» ASSIGNED TASK
Whenever a line contains the string "function", copy it out of the entries.

===== INFORMATION GIVEN =====

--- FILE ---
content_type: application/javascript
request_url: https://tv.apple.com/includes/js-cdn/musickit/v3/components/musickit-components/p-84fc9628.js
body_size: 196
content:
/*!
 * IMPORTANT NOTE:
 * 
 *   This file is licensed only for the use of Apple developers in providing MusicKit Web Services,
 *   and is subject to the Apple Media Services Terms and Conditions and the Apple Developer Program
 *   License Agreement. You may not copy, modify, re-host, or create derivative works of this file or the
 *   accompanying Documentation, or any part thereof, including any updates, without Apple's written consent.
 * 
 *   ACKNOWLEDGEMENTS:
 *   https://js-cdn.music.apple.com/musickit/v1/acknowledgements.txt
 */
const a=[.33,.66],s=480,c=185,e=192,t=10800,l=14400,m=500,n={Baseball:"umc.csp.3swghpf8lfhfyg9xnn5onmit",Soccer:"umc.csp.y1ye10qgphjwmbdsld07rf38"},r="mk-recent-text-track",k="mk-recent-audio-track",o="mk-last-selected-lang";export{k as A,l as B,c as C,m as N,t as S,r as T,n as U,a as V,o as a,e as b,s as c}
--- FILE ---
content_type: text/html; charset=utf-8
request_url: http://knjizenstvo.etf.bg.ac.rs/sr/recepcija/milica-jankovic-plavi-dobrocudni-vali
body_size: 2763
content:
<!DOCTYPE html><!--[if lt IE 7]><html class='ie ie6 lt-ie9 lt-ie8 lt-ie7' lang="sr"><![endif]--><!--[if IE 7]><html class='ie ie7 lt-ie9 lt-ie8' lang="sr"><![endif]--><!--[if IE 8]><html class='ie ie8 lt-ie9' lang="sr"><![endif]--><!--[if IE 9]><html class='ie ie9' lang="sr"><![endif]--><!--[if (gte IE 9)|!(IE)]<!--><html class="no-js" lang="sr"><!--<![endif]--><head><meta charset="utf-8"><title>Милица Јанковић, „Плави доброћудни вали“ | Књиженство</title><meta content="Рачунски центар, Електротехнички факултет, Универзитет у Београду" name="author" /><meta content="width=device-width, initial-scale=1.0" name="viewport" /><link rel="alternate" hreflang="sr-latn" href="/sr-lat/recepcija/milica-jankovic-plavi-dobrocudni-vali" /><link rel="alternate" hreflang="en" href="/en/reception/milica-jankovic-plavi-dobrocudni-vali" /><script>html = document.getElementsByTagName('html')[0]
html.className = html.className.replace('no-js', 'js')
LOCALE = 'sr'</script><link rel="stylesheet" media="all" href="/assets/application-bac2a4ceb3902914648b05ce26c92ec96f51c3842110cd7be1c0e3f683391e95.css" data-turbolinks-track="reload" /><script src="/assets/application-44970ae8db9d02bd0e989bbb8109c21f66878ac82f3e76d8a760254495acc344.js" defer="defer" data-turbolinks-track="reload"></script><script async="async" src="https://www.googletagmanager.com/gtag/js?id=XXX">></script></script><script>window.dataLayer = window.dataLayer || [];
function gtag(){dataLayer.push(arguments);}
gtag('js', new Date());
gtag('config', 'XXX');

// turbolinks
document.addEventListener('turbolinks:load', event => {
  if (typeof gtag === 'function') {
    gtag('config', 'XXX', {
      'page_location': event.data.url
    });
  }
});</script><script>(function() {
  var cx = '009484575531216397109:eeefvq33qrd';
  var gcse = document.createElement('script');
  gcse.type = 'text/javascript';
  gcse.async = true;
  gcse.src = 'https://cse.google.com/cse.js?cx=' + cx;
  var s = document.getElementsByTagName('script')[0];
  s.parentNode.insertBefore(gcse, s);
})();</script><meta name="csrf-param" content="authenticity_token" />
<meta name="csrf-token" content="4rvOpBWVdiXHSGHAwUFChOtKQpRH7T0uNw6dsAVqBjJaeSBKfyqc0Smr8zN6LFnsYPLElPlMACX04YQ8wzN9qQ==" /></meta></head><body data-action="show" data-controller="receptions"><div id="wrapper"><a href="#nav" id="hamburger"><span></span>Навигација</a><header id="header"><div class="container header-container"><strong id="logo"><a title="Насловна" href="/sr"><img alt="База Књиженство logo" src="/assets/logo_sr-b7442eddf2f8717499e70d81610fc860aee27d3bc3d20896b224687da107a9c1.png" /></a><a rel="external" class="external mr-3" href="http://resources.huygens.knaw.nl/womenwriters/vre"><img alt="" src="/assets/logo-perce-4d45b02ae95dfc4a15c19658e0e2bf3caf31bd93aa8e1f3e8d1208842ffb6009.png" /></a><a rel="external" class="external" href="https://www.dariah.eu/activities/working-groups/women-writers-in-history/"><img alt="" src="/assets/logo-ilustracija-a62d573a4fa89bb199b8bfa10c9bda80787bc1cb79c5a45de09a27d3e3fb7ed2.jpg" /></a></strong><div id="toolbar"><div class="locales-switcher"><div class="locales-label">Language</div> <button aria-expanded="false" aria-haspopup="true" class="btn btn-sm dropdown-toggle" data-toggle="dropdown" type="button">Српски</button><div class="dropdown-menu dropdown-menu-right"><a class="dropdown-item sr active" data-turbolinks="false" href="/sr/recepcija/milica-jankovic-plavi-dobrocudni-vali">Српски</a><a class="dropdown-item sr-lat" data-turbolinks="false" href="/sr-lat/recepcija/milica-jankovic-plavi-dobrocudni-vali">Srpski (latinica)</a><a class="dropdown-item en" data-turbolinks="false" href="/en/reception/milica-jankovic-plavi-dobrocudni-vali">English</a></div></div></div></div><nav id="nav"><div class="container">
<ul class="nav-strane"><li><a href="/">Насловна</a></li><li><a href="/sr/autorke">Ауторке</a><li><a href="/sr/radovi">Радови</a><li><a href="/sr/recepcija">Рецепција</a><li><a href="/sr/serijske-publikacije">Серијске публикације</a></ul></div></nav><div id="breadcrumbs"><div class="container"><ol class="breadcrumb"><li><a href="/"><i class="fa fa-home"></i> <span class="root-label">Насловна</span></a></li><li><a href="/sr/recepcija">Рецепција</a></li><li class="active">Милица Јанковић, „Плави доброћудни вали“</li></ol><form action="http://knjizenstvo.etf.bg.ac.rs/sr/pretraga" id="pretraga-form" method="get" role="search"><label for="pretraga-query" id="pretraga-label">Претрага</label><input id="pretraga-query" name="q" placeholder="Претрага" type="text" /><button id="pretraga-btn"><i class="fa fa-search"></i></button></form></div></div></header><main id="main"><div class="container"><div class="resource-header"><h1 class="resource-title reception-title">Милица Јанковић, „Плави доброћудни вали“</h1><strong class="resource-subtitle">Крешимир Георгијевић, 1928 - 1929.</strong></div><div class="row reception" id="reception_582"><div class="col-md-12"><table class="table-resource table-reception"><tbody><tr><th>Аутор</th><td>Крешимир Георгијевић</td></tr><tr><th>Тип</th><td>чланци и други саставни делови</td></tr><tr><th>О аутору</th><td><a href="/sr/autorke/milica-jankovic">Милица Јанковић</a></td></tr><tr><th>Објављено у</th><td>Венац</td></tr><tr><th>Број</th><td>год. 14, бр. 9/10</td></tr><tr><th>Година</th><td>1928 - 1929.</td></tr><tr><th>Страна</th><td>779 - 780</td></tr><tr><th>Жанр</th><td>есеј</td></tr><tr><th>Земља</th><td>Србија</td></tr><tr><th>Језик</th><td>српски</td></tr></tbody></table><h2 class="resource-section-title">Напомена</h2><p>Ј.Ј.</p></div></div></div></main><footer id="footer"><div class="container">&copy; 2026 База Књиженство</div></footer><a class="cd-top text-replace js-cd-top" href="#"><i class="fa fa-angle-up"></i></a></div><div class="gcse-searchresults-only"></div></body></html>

=====

» EXPECTED ANSWER
function gtag(){dataLayer.push(arguments);}
  if (typeof gtag === 'function') {
});</script><script>(function() {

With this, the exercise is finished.